> _Problem statement_
Below are some records. Return exactly the lines from the one containing "They queried gpt-5-mini-2025-08-07" through the one containing "Given this setup, evaluate", both included, and only those.

Records: Begin

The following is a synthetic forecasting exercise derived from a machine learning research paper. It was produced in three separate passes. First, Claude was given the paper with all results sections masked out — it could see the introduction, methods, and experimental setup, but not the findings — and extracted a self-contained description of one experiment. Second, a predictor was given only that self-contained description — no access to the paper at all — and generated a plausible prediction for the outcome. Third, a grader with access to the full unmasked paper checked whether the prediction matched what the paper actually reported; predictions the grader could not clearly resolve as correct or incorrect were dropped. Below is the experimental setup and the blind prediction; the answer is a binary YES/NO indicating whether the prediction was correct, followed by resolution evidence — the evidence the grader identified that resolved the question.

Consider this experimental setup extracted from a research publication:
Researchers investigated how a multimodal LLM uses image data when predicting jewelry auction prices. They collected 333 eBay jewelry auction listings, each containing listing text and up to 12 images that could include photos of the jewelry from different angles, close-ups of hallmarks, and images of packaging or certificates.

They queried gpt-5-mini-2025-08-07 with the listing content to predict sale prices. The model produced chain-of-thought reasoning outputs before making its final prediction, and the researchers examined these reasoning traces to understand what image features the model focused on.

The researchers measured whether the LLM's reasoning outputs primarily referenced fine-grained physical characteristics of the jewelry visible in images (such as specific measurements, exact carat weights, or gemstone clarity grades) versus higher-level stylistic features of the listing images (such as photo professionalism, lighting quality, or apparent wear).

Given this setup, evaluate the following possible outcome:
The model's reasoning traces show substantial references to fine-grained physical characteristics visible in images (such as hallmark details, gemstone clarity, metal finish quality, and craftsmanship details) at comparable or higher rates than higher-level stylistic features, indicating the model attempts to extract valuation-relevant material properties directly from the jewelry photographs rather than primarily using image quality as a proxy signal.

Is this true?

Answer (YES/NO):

Records: End

> _Response to this task_
They queried gpt-5-mini-2025-08-07 with the listing content to predict sale prices. The model produced chain-of-thought reasoning outputs before making its final prediction, and the researchers examined these reasoning traces to understand what image features the model focused on.

The researchers measured whether the LLM's reasoning outputs primarily referenced fine-grained physical characteristics of the jewelry visible in images (such as specific measurements, exact carat weights, or gemstone clarity grades) versus higher-level stylistic features of the listing images (such as photo professionalism, lighting quality, or apparent wear).

Given this setup, evaluate the following possible outcome:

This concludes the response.